The study entitled "Long-term musical training can protect against age-related upregulation of neural activity in speech-in-noise perception"was published online in PLoS Biology on July 15.
As individuals age, they commonly experience declines in cognitive function. Prior studies have identified a phenomenon known as functional compensation, in which older adults recruit additional high-level brain regions to maintain task performance. However, some individuals exhibit a stronger resistance to cognitive aging—attributed to cognitive reserve, a buffer developed through lifelong learning, experience, and neural efficiency. How this reserve interacts with compensatory brain mechanisms during aging, however, has remained unclear.
To investigate this, the study recruited three groups: older musicians with over 30 years of instrumental training (high cognitive reserve), older adults with no musical training (low cognitive reserve), and a younger control group. Participants performed a syllable identification task in noisy environments while undergoing functional MRI scanning. The researchers focused on neural responses within the auditory dorsal stream, a pathway involved in sound-to-action mapping and sensorimotor integration during speech processing.
As hypothesized, older musicians demonstrated less age-related decline in speech-in-noise performance compared to their non-musician peers. Older non-musicians showed a typical age-related compensatory increase in functional connectivity within bilateral auditory dorsal streams. In contrast, older musicians displayed a connectivity pattern more similar to younger adults. Notably, stronger right-hemisphere dorsal stream connectivity correlated with better speech-in-noise performance. Moreover, older musicians exhibited spatial patterns of functional connectivity more youth-like than those of older non-musicians, who consistently showed greater divergence from the younger profile.
These findings support the “Hold-Back Upregulation” hypothesis: rather than boosting brain activity through compensation, cognitive reserve may delay the need for such upregulation by preserving youthful neural efficiency and architecture. In other words, cognitive reserve may protect against cognitive aging not by doing more, but by maintaining optimal function with less.
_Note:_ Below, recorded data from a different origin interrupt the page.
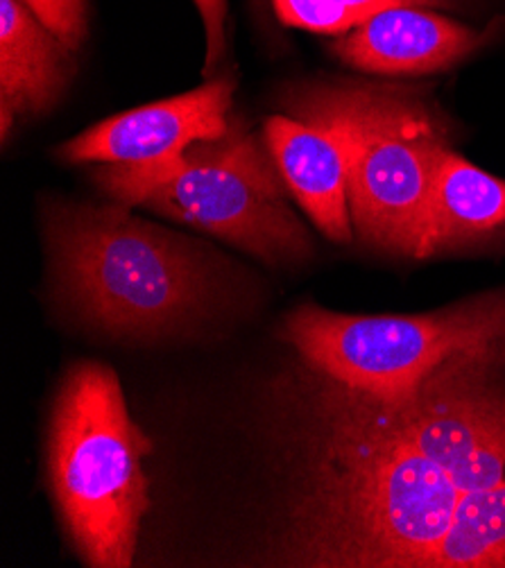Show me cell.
Instances as JSON below:
<instances>
[{
    "mask_svg": "<svg viewBox=\"0 0 505 568\" xmlns=\"http://www.w3.org/2000/svg\"><path fill=\"white\" fill-rule=\"evenodd\" d=\"M272 561L505 568V339L376 399L302 361Z\"/></svg>",
    "mask_w": 505,
    "mask_h": 568,
    "instance_id": "cell-1",
    "label": "cell"
},
{
    "mask_svg": "<svg viewBox=\"0 0 505 568\" xmlns=\"http://www.w3.org/2000/svg\"><path fill=\"white\" fill-rule=\"evenodd\" d=\"M128 209L50 202L46 241L62 293L87 322L119 335H156L202 306L206 272L189 243Z\"/></svg>",
    "mask_w": 505,
    "mask_h": 568,
    "instance_id": "cell-2",
    "label": "cell"
},
{
    "mask_svg": "<svg viewBox=\"0 0 505 568\" xmlns=\"http://www.w3.org/2000/svg\"><path fill=\"white\" fill-rule=\"evenodd\" d=\"M295 119H317L341 136L356 230L370 245L417 258L431 186L448 125L406 89L315 82L289 91Z\"/></svg>",
    "mask_w": 505,
    "mask_h": 568,
    "instance_id": "cell-3",
    "label": "cell"
},
{
    "mask_svg": "<svg viewBox=\"0 0 505 568\" xmlns=\"http://www.w3.org/2000/svg\"><path fill=\"white\" fill-rule=\"evenodd\" d=\"M150 450L114 369L93 361L75 365L52 410L48 467L54 500L89 566H132L150 507L143 471Z\"/></svg>",
    "mask_w": 505,
    "mask_h": 568,
    "instance_id": "cell-4",
    "label": "cell"
},
{
    "mask_svg": "<svg viewBox=\"0 0 505 568\" xmlns=\"http://www.w3.org/2000/svg\"><path fill=\"white\" fill-rule=\"evenodd\" d=\"M100 189L228 241L267 263L306 258L311 239L286 202L282 173L241 121L152 165H100Z\"/></svg>",
    "mask_w": 505,
    "mask_h": 568,
    "instance_id": "cell-5",
    "label": "cell"
},
{
    "mask_svg": "<svg viewBox=\"0 0 505 568\" xmlns=\"http://www.w3.org/2000/svg\"><path fill=\"white\" fill-rule=\"evenodd\" d=\"M302 361L376 399H400L444 361L505 339V291L424 315H345L313 304L282 331Z\"/></svg>",
    "mask_w": 505,
    "mask_h": 568,
    "instance_id": "cell-6",
    "label": "cell"
},
{
    "mask_svg": "<svg viewBox=\"0 0 505 568\" xmlns=\"http://www.w3.org/2000/svg\"><path fill=\"white\" fill-rule=\"evenodd\" d=\"M234 89L236 80L222 75L182 95L123 111L84 130L58 154L67 163L152 165L165 161L230 130Z\"/></svg>",
    "mask_w": 505,
    "mask_h": 568,
    "instance_id": "cell-7",
    "label": "cell"
},
{
    "mask_svg": "<svg viewBox=\"0 0 505 568\" xmlns=\"http://www.w3.org/2000/svg\"><path fill=\"white\" fill-rule=\"evenodd\" d=\"M485 41L458 21L415 6L376 12L333 43V52L358 71L426 75L458 64Z\"/></svg>",
    "mask_w": 505,
    "mask_h": 568,
    "instance_id": "cell-8",
    "label": "cell"
},
{
    "mask_svg": "<svg viewBox=\"0 0 505 568\" xmlns=\"http://www.w3.org/2000/svg\"><path fill=\"white\" fill-rule=\"evenodd\" d=\"M265 143L297 204L333 243L352 241L347 156L341 136L317 119L274 113L265 121Z\"/></svg>",
    "mask_w": 505,
    "mask_h": 568,
    "instance_id": "cell-9",
    "label": "cell"
},
{
    "mask_svg": "<svg viewBox=\"0 0 505 568\" xmlns=\"http://www.w3.org/2000/svg\"><path fill=\"white\" fill-rule=\"evenodd\" d=\"M505 230V180L452 148L440 154L417 258L485 243Z\"/></svg>",
    "mask_w": 505,
    "mask_h": 568,
    "instance_id": "cell-10",
    "label": "cell"
},
{
    "mask_svg": "<svg viewBox=\"0 0 505 568\" xmlns=\"http://www.w3.org/2000/svg\"><path fill=\"white\" fill-rule=\"evenodd\" d=\"M71 78V48L23 0H0V109L39 113Z\"/></svg>",
    "mask_w": 505,
    "mask_h": 568,
    "instance_id": "cell-11",
    "label": "cell"
},
{
    "mask_svg": "<svg viewBox=\"0 0 505 568\" xmlns=\"http://www.w3.org/2000/svg\"><path fill=\"white\" fill-rule=\"evenodd\" d=\"M437 8L448 0H272L279 21L317 34L341 37L387 8Z\"/></svg>",
    "mask_w": 505,
    "mask_h": 568,
    "instance_id": "cell-12",
    "label": "cell"
},
{
    "mask_svg": "<svg viewBox=\"0 0 505 568\" xmlns=\"http://www.w3.org/2000/svg\"><path fill=\"white\" fill-rule=\"evenodd\" d=\"M23 6L71 50L87 34V0H23Z\"/></svg>",
    "mask_w": 505,
    "mask_h": 568,
    "instance_id": "cell-13",
    "label": "cell"
},
{
    "mask_svg": "<svg viewBox=\"0 0 505 568\" xmlns=\"http://www.w3.org/2000/svg\"><path fill=\"white\" fill-rule=\"evenodd\" d=\"M198 6L204 30H206V62L204 75L211 78L220 64L224 50H228V34H224V21H228V0H193Z\"/></svg>",
    "mask_w": 505,
    "mask_h": 568,
    "instance_id": "cell-14",
    "label": "cell"
}]
</instances>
“Just like a well-tuned instrument doesn’t need to be played louder to be heard, the brains of older musicians stay finely tuned thanks to years of training. Our study shows that this musical experience builds cognitive reserve, helping their brains avoid the usual age-related overexertion when trying to understand speech in noisy places.” said Dr. DU, corresponding author of the study.
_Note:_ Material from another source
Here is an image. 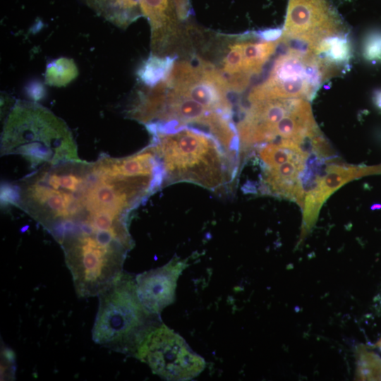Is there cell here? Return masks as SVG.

The research highlights long-term musical training as a natural model of cognitive reserve, offering both scientific evidence and practical guidance for non-pharmacological strategies—such as community choirs or instrument learning programs—to support healthy cognitive aging.
This study was supported by the STI 2030—Major Projects, the National Natural Science Foundation of China, the Natural Sciences and Engineering Research Council of Canada, and the Canadian Institutes of Health Research.